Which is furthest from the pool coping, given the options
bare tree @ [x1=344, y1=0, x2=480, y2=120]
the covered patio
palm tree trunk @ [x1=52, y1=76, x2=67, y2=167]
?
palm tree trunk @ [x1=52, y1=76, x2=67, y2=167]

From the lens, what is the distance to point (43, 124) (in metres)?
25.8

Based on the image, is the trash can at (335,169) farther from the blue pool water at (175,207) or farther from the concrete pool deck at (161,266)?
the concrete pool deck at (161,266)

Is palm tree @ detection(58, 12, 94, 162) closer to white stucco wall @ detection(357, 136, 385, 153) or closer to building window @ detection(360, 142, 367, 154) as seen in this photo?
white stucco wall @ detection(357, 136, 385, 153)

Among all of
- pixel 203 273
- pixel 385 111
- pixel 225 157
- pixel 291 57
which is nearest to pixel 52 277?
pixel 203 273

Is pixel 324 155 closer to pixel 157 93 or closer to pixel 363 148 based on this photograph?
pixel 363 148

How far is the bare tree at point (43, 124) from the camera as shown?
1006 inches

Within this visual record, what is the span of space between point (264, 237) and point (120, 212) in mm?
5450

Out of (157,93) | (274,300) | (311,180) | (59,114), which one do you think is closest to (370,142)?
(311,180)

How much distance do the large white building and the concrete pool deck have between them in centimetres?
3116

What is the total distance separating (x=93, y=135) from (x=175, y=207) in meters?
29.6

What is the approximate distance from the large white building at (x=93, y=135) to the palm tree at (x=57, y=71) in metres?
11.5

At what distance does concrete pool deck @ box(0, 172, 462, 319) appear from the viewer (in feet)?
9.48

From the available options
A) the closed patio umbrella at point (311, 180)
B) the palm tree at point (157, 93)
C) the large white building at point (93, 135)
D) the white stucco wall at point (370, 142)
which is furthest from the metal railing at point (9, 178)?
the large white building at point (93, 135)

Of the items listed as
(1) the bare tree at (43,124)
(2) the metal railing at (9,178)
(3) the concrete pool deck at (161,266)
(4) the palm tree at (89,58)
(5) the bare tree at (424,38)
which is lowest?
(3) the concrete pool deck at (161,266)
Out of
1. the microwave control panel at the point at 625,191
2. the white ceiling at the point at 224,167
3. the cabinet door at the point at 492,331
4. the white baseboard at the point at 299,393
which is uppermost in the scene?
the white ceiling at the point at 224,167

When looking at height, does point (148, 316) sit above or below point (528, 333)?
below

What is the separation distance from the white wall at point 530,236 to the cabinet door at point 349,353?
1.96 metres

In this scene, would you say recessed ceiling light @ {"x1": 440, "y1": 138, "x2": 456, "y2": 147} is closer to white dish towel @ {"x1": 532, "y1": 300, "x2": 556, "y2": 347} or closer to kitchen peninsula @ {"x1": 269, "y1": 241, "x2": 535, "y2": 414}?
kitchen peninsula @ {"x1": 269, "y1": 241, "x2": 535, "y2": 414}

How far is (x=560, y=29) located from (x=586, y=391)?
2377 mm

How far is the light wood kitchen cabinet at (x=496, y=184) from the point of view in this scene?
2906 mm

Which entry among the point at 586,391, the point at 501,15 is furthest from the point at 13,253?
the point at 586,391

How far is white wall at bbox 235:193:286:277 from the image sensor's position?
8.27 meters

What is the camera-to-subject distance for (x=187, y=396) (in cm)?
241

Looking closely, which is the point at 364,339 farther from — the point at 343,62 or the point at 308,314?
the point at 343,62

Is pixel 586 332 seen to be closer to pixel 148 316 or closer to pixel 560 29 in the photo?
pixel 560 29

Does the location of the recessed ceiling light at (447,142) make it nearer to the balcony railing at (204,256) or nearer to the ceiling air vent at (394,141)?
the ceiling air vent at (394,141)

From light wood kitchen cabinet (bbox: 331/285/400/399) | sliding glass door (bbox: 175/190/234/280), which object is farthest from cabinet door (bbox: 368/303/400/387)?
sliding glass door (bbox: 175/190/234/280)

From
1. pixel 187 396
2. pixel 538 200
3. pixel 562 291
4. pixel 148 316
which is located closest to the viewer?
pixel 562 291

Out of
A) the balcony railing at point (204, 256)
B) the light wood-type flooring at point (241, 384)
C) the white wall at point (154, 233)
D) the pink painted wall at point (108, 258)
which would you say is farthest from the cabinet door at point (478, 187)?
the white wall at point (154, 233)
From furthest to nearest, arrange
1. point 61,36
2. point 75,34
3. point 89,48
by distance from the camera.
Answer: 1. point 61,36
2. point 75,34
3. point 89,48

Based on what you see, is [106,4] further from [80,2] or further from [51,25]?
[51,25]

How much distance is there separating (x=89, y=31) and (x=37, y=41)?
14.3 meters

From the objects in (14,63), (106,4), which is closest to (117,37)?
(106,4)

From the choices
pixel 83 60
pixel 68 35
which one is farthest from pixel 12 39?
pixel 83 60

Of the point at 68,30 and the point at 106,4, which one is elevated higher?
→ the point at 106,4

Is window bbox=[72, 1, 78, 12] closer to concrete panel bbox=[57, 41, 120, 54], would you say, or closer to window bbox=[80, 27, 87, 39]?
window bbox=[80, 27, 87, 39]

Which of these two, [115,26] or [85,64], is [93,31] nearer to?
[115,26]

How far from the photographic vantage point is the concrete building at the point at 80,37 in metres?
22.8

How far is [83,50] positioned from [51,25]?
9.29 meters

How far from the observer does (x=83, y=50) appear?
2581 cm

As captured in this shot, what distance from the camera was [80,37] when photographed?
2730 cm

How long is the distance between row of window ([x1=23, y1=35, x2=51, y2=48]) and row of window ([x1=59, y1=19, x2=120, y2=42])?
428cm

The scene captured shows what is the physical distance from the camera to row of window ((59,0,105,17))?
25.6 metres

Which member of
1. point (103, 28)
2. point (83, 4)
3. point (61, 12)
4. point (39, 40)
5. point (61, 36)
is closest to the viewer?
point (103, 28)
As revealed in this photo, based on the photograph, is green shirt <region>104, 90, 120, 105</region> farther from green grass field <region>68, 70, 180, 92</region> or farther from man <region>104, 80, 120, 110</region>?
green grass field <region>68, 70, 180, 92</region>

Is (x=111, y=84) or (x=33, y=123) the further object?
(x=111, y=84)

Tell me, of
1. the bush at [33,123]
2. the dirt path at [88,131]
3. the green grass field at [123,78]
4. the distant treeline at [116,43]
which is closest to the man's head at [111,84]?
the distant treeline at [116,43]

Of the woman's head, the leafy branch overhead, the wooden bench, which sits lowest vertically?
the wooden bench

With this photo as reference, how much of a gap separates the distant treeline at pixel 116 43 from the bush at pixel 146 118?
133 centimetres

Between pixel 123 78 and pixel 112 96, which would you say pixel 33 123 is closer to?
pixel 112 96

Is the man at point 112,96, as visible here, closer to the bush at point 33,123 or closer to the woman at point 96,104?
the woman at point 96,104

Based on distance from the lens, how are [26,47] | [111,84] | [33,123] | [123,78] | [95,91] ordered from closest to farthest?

..........

## [Problem]
Your task is to return the full listing exactly as it was given.

## [Response to the exercise]
Which is furthest from the pool coping, given the options
bare tree @ [x1=344, y1=0, x2=480, y2=120]
the covered patio
palm tree trunk @ [x1=52, y1=76, x2=67, y2=167]
?
palm tree trunk @ [x1=52, y1=76, x2=67, y2=167]

From the lens, what is the distance to point (43, 124) (in metres)?
25.8

Based on the image, is the trash can at (335,169) farther from the blue pool water at (175,207) or farther from the concrete pool deck at (161,266)?
the concrete pool deck at (161,266)

Is palm tree @ detection(58, 12, 94, 162) closer to white stucco wall @ detection(357, 136, 385, 153) or closer to building window @ detection(360, 142, 367, 154) as seen in this photo?
white stucco wall @ detection(357, 136, 385, 153)

Among all of
- pixel 203 273
- pixel 385 111
- pixel 225 157
- pixel 291 57
which is nearest to pixel 52 277?
pixel 203 273

Is pixel 324 155 closer to pixel 157 93 or closer to pixel 363 148 based on this photograph?
pixel 363 148

How far is the bare tree at point (43, 124) from the camera as shown?
1006 inches

Within this visual record, what is the span of space between point (264, 237) and point (120, 212) in mm?
5450

Out of (157,93) | (274,300) | (311,180) | (59,114), which one do you think is closest to (370,142)?
(311,180)

How much distance do the large white building and the concrete pool deck have between them in centimetres?
3116

What is the total distance separating (x=93, y=135) from (x=175, y=207) in meters?
29.6

What is the approximate distance from the large white building at (x=93, y=135) to the palm tree at (x=57, y=71) in metres?
11.5

At what distance does concrete pool deck @ box(0, 172, 462, 319) appear from the viewer (in feet)?
9.48

From the available options
A) the closed patio umbrella at point (311, 180)
B) the palm tree at point (157, 93)
C) the large white building at point (93, 135)
D) the white stucco wall at point (370, 142)
which is furthest from the metal railing at point (9, 178)?
the large white building at point (93, 135)

Of the items listed as
(1) the bare tree at (43,124)
(2) the metal railing at (9,178)
(3) the concrete pool deck at (161,266)
(4) the palm tree at (89,58)
(5) the bare tree at (424,38)
which is lowest?
(3) the concrete pool deck at (161,266)
Out of
1. the microwave control panel at the point at 625,191
2. the white ceiling at the point at 224,167
3. the cabinet door at the point at 492,331
4. the white baseboard at the point at 299,393
which is uppermost in the scene?
the white ceiling at the point at 224,167

When looking at height, does point (148, 316) sit above or below point (528, 333)?
below

What is the separation distance from the white wall at point 530,236 to the cabinet door at point 349,353?
1.96 metres

In this scene, would you say recessed ceiling light @ {"x1": 440, "y1": 138, "x2": 456, "y2": 147} is closer to white dish towel @ {"x1": 532, "y1": 300, "x2": 556, "y2": 347} or closer to kitchen peninsula @ {"x1": 269, "y1": 241, "x2": 535, "y2": 414}?
kitchen peninsula @ {"x1": 269, "y1": 241, "x2": 535, "y2": 414}

How far is (x=560, y=29) located from (x=586, y=391)?
2377 mm

How far is the light wood kitchen cabinet at (x=496, y=184) from the point of view in this scene?
2906 mm

Which entry among the point at 586,391, the point at 501,15 is furthest from the point at 13,253?
the point at 586,391

How far is white wall at bbox 235:193:286:277 from the image sensor's position?
8.27 meters

What is the camera-to-subject distance for (x=187, y=396) (in cm)?
241

Looking closely, which is the point at 364,339 farther from — the point at 343,62 or the point at 308,314?
the point at 343,62

Is pixel 586 332 seen to be closer to pixel 148 316 or closer to pixel 560 29 in the photo?
pixel 560 29

Does the location of the recessed ceiling light at (447,142) make it nearer to the balcony railing at (204,256) or nearer to the ceiling air vent at (394,141)?
the ceiling air vent at (394,141)

From light wood kitchen cabinet (bbox: 331/285/400/399) | sliding glass door (bbox: 175/190/234/280), which object is farthest from cabinet door (bbox: 368/303/400/387)?
sliding glass door (bbox: 175/190/234/280)

From
1. pixel 187 396
2. pixel 538 200
3. pixel 562 291
4. pixel 148 316
which is located closest to the viewer?
pixel 562 291

Out of
A) the balcony railing at point (204, 256)
B) the light wood-type flooring at point (241, 384)
C) the white wall at point (154, 233)
D) the pink painted wall at point (108, 258)
which would you say is farthest from the cabinet door at point (478, 187)?
the white wall at point (154, 233)
From furthest to nearest, arrange
1. point 61,36
2. point 75,34
3. point 89,48
by distance from the camera.
Answer: 1. point 61,36
2. point 75,34
3. point 89,48

Based on what you see, is [106,4] further from [80,2] or further from [51,25]?
[51,25]

How much distance is there separating (x=89, y=31) and (x=37, y=41)?
14.3 meters

From the objects in (14,63), (106,4), which is closest to (117,37)?
(106,4)

From the choices
pixel 83 60
pixel 68 35
which one is farthest from pixel 12 39?
pixel 83 60

Of the point at 68,30 and the point at 106,4, which one is elevated higher?
→ the point at 106,4

Is window bbox=[72, 1, 78, 12] closer to concrete panel bbox=[57, 41, 120, 54], would you say, or closer to window bbox=[80, 27, 87, 39]?
window bbox=[80, 27, 87, 39]

Which of these two, [115,26] or [85,64], is [93,31] nearer to?
[115,26]

How far from the photographic vantage point is the concrete building at the point at 80,37 in metres?
22.8

How far is [83,50] positioned from [51,25]?
9.29 meters

How far from the observer does (x=83, y=50) appear?
2581 cm

As captured in this shot, what distance from the camera was [80,37] when photographed?
2730 cm

How long is the distance between row of window ([x1=23, y1=35, x2=51, y2=48]) and row of window ([x1=59, y1=19, x2=120, y2=42])?
428cm

The scene captured shows what is the physical distance from the camera to row of window ((59,0,105,17))?
25.6 metres

Which member of
1. point (103, 28)
2. point (83, 4)
3. point (61, 12)
4. point (39, 40)
5. point (61, 36)
is closest to the viewer?
point (103, 28)
As revealed in this photo, based on the photograph, is green shirt <region>104, 90, 120, 105</region> farther from green grass field <region>68, 70, 180, 92</region> or farther from man <region>104, 80, 120, 110</region>?
green grass field <region>68, 70, 180, 92</region>

Is (x=111, y=84) or (x=33, y=123) the further object?
(x=111, y=84)

Tell me, of
1. the bush at [33,123]
2. the dirt path at [88,131]
3. the green grass field at [123,78]
4. the distant treeline at [116,43]
which is closest to the man's head at [111,84]?
the distant treeline at [116,43]

Of the woman's head, the leafy branch overhead, the wooden bench, which sits lowest vertically?
the wooden bench

With this photo as reference, how much of a gap separates the distant treeline at pixel 116 43 from the bush at pixel 146 118?
133 centimetres

Between pixel 123 78 and pixel 112 96, which would you say pixel 33 123 is closer to?
pixel 112 96

Is the man at point 112,96, as visible here, closer to the bush at point 33,123 or closer to the woman at point 96,104?
the woman at point 96,104

Based on distance from the lens, how are [26,47] | [111,84] | [33,123] | [123,78] | [95,91] ordered from closest to farthest?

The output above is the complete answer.